Assaf J. Kfoury, Geoff Washburn, and J. B. Wells

Implementing compositional analysis using intersection types with expansion variables

In Proceedings of the 2nd Workshop on Intersection Types and Related Systems, 2002


A program analysis is compositional when the analysis result for a particular program fragment is obtained solely from the results for its immediate subfragments via some composition operator. This means the subfragments can be analyzed independently in any order. Many commonly used program analysis techniques (in particular, most abstract interpretations and most uses of the Hindley/Milner type system) are not compositional and require the entire text of a program for sound and complete analysis.

System I is a recent type system for the pure lambda-calculus with intersection types and the new technology of expansion variables. System I supports compositional analysis because it has the principal typings property and an algorithm based on the new technology of beta-unification has been developed that finds these principal typings.
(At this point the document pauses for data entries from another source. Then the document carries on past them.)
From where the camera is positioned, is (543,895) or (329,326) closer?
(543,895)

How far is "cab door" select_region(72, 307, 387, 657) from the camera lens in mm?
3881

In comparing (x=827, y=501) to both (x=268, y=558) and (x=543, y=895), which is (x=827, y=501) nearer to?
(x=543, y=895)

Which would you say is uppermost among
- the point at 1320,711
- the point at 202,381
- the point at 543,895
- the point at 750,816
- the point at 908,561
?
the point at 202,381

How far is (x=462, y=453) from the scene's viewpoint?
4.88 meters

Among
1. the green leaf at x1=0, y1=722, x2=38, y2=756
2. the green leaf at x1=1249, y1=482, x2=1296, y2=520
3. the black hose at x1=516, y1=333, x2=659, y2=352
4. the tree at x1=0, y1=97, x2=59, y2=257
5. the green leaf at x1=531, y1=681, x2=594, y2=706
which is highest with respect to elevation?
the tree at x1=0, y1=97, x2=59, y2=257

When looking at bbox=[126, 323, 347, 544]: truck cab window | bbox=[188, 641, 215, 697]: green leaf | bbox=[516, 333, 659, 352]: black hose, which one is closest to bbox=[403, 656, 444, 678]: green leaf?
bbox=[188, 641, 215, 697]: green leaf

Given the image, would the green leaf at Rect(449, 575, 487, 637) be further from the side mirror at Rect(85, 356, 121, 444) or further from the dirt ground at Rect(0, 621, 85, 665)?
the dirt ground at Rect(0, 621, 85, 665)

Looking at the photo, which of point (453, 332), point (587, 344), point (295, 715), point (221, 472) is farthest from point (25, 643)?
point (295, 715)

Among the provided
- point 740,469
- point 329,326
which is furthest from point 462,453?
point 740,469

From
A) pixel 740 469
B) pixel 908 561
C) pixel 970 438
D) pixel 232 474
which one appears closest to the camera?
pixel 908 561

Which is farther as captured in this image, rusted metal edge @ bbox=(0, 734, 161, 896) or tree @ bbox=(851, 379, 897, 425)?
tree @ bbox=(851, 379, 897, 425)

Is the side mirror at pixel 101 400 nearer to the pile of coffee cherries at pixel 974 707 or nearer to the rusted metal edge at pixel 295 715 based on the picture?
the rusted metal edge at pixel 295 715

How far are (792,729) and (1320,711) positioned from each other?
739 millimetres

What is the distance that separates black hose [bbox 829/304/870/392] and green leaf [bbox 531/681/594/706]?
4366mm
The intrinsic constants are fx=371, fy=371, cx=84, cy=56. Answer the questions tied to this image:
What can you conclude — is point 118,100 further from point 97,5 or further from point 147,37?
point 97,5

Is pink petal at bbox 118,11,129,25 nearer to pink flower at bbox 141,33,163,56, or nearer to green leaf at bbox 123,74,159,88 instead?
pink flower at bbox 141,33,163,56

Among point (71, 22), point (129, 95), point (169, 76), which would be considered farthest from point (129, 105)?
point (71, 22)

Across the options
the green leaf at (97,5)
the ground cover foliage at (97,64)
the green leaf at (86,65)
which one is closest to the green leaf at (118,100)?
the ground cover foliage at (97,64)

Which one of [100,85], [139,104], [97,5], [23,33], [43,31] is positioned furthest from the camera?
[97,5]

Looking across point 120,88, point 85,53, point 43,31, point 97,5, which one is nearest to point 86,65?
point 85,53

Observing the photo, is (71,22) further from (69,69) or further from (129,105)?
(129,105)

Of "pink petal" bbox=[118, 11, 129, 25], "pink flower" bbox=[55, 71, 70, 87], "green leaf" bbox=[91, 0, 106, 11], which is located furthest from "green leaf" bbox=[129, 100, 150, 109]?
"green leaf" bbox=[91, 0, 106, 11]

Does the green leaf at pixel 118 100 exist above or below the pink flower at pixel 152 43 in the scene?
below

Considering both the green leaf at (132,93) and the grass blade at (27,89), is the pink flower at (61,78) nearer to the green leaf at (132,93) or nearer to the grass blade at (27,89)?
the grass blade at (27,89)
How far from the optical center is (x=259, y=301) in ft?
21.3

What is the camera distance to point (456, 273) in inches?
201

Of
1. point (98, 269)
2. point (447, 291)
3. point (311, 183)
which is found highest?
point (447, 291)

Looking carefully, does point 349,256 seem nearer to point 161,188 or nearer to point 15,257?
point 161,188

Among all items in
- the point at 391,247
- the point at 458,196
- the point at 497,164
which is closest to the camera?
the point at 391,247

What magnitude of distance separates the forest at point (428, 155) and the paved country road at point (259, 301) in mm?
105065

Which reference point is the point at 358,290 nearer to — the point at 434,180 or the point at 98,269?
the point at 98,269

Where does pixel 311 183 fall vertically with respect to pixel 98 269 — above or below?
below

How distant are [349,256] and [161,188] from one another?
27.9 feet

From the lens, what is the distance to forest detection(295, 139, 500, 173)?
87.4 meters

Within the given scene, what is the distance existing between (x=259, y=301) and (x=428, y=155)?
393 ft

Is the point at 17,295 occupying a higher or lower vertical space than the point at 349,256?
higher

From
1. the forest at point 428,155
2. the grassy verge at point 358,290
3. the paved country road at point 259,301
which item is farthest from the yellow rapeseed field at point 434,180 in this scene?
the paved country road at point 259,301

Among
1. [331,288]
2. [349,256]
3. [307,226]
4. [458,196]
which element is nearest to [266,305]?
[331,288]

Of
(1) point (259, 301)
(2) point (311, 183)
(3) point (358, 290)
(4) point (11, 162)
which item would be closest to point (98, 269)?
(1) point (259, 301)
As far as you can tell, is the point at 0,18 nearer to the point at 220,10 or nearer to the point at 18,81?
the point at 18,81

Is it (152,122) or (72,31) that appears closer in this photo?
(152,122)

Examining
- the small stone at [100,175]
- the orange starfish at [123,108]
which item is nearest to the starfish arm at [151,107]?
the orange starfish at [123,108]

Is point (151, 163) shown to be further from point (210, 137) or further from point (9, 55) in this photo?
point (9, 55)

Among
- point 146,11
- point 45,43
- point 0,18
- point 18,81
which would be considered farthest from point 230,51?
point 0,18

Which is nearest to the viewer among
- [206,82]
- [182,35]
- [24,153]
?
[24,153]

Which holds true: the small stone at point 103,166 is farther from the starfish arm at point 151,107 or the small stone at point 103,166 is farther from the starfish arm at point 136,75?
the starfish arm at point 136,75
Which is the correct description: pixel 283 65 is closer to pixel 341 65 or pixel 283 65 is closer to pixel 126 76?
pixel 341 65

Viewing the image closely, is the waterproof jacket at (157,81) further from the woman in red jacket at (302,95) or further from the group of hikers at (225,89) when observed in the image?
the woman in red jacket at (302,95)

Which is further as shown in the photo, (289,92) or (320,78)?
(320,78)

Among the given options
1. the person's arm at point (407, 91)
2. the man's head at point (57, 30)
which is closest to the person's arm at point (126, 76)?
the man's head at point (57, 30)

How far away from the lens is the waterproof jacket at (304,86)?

In addition, for each natural number k, typability in the rank-k restriction of System I is decidable, so a complete and terminating analysis algorithm exists for the rank-k restriction.

This paper presents new understanding that has been gained from working with multiple implementations of System I and beta-unification-based analysis algorithms. The previous literature on System I presented the type system in a way that helped in proving its more important theoretical properties, but was not as easy for implementers to follow as it could be. This paper provides a presentation of many aspects of System I that should be clearer as well as a discussion of important implementation issues.